▶ _Stated goal_
In the records below, find the line containing "At what distance is"; copy exactly that line and all lines after it to the end, and nothing else.

Spatial reasoning dataset excerpts:
_ _ _ _
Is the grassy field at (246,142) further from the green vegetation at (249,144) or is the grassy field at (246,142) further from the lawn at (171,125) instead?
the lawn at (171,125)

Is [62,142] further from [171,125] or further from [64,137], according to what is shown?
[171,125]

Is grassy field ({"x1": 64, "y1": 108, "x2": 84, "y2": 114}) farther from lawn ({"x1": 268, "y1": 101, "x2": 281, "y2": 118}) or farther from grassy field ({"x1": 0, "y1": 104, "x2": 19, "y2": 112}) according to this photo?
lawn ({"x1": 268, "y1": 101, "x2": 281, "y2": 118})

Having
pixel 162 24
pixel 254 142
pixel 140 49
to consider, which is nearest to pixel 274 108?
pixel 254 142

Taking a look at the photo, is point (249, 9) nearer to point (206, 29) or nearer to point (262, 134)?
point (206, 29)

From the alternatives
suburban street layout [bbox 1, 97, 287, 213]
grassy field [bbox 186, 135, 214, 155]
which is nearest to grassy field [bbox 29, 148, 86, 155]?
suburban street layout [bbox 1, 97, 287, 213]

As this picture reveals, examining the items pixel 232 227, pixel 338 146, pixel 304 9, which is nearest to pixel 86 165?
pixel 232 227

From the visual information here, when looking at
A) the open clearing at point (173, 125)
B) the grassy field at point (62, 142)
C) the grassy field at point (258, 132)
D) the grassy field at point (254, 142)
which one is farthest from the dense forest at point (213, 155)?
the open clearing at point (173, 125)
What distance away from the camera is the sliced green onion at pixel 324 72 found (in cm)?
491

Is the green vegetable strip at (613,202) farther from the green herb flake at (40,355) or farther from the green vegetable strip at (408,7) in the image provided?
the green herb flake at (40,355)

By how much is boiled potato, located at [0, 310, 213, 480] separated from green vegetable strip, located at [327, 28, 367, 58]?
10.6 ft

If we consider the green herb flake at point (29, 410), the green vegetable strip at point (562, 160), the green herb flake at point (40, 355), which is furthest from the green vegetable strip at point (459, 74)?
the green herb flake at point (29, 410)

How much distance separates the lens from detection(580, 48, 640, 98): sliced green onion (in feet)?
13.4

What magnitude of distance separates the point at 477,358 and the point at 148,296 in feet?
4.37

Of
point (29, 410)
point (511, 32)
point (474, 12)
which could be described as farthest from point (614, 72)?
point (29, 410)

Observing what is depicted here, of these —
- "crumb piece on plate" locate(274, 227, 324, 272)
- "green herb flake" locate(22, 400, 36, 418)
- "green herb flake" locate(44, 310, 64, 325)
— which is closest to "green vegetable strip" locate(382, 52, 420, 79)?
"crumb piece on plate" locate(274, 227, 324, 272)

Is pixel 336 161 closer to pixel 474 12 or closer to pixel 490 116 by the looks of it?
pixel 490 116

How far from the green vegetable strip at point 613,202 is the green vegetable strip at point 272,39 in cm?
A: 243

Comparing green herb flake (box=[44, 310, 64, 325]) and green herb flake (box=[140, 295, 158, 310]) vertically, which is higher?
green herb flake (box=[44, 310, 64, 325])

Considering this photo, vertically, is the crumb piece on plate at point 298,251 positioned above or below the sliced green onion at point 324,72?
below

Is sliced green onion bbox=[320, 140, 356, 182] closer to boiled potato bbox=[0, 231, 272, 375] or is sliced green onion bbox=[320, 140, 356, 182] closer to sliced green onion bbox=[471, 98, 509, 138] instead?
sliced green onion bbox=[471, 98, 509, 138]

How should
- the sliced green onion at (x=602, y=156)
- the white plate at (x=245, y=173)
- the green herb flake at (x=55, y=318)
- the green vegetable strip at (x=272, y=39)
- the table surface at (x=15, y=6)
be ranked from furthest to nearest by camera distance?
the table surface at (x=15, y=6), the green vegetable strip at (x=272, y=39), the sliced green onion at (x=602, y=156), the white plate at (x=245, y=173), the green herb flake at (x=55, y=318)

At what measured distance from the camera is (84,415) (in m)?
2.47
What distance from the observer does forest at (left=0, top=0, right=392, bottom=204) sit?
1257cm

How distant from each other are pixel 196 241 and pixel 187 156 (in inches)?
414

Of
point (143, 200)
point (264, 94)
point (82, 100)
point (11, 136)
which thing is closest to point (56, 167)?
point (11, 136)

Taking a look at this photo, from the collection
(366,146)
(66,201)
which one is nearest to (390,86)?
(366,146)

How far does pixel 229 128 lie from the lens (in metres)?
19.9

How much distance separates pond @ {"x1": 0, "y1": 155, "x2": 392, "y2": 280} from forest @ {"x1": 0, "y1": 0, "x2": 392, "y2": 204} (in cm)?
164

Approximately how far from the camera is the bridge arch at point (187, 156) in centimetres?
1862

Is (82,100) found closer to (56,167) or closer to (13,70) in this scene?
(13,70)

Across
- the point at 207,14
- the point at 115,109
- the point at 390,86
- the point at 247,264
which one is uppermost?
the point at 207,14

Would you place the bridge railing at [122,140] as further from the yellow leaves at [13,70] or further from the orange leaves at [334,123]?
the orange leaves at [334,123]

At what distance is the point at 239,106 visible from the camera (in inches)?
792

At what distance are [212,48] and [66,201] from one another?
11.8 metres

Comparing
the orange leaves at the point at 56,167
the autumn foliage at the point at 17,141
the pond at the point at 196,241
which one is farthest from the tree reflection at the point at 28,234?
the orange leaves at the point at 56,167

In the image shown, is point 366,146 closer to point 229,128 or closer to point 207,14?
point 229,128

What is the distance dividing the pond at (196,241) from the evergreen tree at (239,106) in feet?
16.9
_ _ _ _
▶ _Finished answer_
At what distance is the point at 239,106 visible from the camera (in inches)?
792

At what distance are [212,48] and [66,201] from one another?
11.8 metres

Comparing
the orange leaves at the point at 56,167
the autumn foliage at the point at 17,141
the pond at the point at 196,241
which one is farthest from the tree reflection at the point at 28,234?
the orange leaves at the point at 56,167

In the image shown, is point 366,146 closer to point 229,128 or closer to point 207,14?
point 229,128

What is the distance dividing the pond at (196,241) from the evergreen tree at (239,106) in feet?
16.9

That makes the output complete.